Homeland Security’s Personnel Rules Overhaul

Homeland Security’s Personnel Rules Overhaul Will Proceed Without Ridge (WaPo)

The departure of Tom Ridge as secretary of the Department of Homeland Security will not slow plans to overhaul rules for how thousands of Homeland Security employees are paid, promoted and disciplined, a top official said yesterday.

***

The overhaul of the department’s personnel system, which will affect about 110,000 workers, will be one of the most far-reaching changes in civil service rules since government-wide reforms enacted in 1978 and will probably serve as a model for other agencies seeking more flexible ways to hire, pay and discipline employees. The changes at Homeland Security almost certainly will be taken into account at the Pentagon, which is planning a shake-up of its own civil service rules.

The Homeland Security rules — which will be phased in over many months, if not years — will move most department employees out of the General Schedule, the government’s white-collar pay system, and into one that gives more weight to occupation, location and job performance. The rules also will likely weaken the clout of unions in the department.

The federal government is fast moving away from the longstanding General Schedule, with at least nine different civil service pay systems currently in place. Most employees working for Congress, including the GAO, are already on a banded pay system rather than the 15-rung GS ladder. DoD already abolished their six-rung Senior Executive Service, shifting to a single SES band, as of 1 January 2004.

The current civil service system has an inordinate number of problems, although most of them are inherit in a huge, bureucratic structure and unlikely to be remedied.
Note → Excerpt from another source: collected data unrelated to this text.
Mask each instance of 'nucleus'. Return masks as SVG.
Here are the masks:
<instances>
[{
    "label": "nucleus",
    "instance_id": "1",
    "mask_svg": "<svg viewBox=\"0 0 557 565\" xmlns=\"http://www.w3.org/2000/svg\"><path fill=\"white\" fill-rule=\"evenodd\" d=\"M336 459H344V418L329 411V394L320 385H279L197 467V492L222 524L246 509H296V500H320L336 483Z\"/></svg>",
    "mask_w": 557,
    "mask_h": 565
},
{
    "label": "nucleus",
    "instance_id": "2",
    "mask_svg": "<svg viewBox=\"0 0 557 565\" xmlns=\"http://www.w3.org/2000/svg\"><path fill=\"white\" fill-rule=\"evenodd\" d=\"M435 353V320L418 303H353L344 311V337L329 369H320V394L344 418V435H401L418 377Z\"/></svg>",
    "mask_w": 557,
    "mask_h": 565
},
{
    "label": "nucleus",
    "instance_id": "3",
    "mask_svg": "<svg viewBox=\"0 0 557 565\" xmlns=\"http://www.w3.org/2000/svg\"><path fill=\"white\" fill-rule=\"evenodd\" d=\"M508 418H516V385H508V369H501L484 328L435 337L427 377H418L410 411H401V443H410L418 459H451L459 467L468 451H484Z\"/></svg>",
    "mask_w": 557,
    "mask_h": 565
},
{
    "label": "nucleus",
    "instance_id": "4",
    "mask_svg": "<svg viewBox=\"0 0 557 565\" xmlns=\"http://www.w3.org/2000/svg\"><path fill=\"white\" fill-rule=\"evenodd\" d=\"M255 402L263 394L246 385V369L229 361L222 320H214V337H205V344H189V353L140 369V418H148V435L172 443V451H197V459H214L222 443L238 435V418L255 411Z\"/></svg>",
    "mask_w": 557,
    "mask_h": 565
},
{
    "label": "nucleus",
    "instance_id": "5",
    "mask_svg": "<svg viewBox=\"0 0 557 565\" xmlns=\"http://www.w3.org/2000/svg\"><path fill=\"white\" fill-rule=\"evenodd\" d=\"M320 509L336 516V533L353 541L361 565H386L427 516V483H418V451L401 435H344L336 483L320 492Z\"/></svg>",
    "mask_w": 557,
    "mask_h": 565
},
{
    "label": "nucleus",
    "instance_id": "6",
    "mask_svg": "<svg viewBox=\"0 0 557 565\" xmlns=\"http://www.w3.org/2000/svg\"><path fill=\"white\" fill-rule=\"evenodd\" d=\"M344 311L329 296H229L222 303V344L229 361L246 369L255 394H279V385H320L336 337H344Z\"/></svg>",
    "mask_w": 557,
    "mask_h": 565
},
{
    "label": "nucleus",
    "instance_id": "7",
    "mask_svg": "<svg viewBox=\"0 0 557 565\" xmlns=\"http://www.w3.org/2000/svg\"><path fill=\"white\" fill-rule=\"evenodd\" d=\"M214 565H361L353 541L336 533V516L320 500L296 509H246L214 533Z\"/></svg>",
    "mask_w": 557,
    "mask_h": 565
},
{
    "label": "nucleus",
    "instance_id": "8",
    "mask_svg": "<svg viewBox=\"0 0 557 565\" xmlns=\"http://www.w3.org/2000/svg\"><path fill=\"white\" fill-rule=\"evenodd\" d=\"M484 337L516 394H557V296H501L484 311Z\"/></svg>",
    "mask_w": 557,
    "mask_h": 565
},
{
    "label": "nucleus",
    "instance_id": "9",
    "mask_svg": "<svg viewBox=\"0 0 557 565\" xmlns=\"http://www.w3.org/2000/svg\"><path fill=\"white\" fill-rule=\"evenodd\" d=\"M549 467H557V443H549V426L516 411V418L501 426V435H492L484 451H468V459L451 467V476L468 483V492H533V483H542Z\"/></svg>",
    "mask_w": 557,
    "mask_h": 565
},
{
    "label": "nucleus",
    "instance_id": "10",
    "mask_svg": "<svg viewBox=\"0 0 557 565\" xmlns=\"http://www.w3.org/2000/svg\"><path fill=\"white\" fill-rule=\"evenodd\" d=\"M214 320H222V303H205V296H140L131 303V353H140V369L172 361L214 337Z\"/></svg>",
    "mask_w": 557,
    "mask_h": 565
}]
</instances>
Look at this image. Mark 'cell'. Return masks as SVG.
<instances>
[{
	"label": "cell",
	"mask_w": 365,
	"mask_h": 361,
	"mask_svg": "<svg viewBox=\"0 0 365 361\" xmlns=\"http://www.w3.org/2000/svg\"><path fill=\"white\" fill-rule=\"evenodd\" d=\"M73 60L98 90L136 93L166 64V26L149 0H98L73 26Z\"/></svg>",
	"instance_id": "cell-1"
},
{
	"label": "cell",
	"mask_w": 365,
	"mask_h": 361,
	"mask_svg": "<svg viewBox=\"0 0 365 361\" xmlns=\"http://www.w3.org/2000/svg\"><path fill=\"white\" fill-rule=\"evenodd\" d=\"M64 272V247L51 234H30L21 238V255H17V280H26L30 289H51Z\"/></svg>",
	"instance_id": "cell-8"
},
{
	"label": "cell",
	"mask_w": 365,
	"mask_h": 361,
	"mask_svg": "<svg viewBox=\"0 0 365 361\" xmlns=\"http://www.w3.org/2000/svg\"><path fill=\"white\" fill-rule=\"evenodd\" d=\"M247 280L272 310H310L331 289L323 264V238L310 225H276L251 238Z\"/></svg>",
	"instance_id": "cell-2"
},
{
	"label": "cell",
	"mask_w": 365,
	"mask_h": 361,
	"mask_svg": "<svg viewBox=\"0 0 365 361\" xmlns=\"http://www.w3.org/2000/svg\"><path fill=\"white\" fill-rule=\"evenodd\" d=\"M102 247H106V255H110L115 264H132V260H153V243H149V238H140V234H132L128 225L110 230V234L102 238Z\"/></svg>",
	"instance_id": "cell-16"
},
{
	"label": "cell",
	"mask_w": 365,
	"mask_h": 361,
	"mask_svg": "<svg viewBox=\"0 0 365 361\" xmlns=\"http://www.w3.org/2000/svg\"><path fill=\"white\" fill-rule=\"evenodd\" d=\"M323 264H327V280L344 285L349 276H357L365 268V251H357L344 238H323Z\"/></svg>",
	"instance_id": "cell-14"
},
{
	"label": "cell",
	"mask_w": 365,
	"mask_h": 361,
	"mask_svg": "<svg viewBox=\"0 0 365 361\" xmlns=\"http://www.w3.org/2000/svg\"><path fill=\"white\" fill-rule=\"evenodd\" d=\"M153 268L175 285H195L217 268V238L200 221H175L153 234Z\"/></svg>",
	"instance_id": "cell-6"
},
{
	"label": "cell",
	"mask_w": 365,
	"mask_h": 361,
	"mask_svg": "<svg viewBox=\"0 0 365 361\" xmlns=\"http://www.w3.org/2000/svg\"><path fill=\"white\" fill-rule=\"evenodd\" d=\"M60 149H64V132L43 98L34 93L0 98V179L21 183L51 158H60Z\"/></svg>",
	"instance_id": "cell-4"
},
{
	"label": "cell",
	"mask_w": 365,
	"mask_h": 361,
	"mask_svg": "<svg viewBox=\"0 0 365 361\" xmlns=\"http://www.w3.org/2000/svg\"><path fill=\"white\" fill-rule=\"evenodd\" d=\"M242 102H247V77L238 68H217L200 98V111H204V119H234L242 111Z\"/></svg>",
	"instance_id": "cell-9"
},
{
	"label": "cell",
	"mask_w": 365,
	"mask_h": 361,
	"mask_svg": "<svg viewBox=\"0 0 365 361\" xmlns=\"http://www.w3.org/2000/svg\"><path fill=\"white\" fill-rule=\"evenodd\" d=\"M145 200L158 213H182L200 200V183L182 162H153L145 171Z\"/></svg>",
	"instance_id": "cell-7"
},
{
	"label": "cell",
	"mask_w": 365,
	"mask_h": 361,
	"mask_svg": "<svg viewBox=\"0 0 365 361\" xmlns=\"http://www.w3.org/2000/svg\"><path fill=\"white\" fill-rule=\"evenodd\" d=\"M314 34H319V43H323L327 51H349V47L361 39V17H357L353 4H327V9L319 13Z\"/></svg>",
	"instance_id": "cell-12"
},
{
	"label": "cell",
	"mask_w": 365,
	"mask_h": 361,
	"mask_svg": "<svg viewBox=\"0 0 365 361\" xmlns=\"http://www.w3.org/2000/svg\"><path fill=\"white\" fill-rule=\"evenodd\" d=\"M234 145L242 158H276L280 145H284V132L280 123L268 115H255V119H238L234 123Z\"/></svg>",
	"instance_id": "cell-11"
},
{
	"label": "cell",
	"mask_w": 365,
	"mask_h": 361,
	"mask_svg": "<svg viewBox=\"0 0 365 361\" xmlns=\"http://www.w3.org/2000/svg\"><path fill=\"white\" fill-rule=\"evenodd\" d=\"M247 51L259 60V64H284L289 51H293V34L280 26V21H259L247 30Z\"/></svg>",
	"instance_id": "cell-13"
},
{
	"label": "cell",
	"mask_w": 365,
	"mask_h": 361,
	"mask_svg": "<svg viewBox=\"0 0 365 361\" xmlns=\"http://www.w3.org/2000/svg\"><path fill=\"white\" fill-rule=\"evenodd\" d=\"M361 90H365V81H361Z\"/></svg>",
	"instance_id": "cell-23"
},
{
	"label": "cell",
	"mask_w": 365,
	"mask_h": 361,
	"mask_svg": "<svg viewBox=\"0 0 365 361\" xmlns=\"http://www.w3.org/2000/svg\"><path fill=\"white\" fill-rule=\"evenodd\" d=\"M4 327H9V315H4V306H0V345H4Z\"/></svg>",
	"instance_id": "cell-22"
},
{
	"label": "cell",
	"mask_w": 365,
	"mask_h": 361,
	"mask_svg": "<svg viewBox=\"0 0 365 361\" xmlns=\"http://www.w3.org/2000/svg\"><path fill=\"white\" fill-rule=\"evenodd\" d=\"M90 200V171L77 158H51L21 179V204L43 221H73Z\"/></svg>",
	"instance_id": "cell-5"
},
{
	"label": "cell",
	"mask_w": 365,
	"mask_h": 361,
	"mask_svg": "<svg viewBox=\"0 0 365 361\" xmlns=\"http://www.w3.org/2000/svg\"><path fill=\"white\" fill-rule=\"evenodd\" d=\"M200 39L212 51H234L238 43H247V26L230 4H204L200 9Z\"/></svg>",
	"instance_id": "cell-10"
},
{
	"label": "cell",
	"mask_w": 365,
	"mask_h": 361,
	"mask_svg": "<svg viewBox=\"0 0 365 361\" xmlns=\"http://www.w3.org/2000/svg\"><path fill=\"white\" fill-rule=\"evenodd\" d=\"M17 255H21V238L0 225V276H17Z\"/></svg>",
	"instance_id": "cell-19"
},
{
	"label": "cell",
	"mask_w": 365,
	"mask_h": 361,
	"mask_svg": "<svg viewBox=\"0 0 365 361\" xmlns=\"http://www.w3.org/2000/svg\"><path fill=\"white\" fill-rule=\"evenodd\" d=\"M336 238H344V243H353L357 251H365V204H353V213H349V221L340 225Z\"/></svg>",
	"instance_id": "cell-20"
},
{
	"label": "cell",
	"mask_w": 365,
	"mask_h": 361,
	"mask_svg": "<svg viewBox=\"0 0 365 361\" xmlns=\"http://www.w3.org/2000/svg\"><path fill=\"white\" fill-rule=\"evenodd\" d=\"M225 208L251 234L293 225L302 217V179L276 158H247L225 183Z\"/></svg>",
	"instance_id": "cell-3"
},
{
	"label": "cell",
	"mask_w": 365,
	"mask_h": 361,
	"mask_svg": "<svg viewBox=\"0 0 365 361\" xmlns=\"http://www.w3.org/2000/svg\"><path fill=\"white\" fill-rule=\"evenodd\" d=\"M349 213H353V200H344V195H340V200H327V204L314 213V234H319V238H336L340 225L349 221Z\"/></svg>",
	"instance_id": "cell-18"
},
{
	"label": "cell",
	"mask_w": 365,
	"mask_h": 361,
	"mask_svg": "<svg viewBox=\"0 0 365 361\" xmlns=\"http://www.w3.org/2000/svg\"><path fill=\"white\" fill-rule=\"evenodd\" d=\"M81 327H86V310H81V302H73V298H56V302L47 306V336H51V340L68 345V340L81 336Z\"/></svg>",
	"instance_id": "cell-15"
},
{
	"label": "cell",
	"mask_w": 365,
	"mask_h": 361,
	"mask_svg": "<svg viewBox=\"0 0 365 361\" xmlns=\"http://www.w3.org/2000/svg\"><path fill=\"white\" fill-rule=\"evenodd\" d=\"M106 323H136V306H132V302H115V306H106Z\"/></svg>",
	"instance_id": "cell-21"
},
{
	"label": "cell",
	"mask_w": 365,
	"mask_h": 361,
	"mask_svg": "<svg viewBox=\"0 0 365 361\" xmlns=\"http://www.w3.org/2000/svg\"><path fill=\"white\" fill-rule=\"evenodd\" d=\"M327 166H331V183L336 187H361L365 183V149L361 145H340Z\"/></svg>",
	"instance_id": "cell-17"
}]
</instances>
There is a down side, of course, in giving managers increased authority over compensation packages and minimizing the clout of the unions: the potential for abuse is greatly increased.

There are also special problems in the case of DoD, in that GS rates come with rank equivalencies to the uniformed services that are useful from a personnel management standpoint. If there are only four or five pay bands, compared to ten officer pay grades, the equivalencies will be much fuzzier. Presumably, that will be taken into consideration in planning the transition.

FILED UNDER: Economics and Business, National Security, US Politics, , , , , ,
James Joyner
About James Joyner
James Joyner is Professor and Department Head of Security Studies at Marine Corps University's Command and Staff College. He's a former Army officer and Desert Storm veteran. Views expressed here are his own. Follow James on Twitter @DrJJoyner.

Comments

  1. DC Loser says:

    “There are also special problems in the case of DoD, in that GS rates come with rank equivalencies to the uniformed services that are useful from a personnel management standpoint. If there are only four or five pay bands, compared to ten officer pay grades, the equivalencies will be much fuzzier. Presumably, that will be taken into consideration in planning the transition.”

    That’s a rather optimistic presumption. But actually pay banding has already been implemented in a few DoD organizations such as the Army’s acquitision corp and the National Geospatial Intelligence Agency. In those agencies, I would imagine the civilians just reverting back to their old GS grades to determine the pecking order in meetings with military people and other GS counterparts.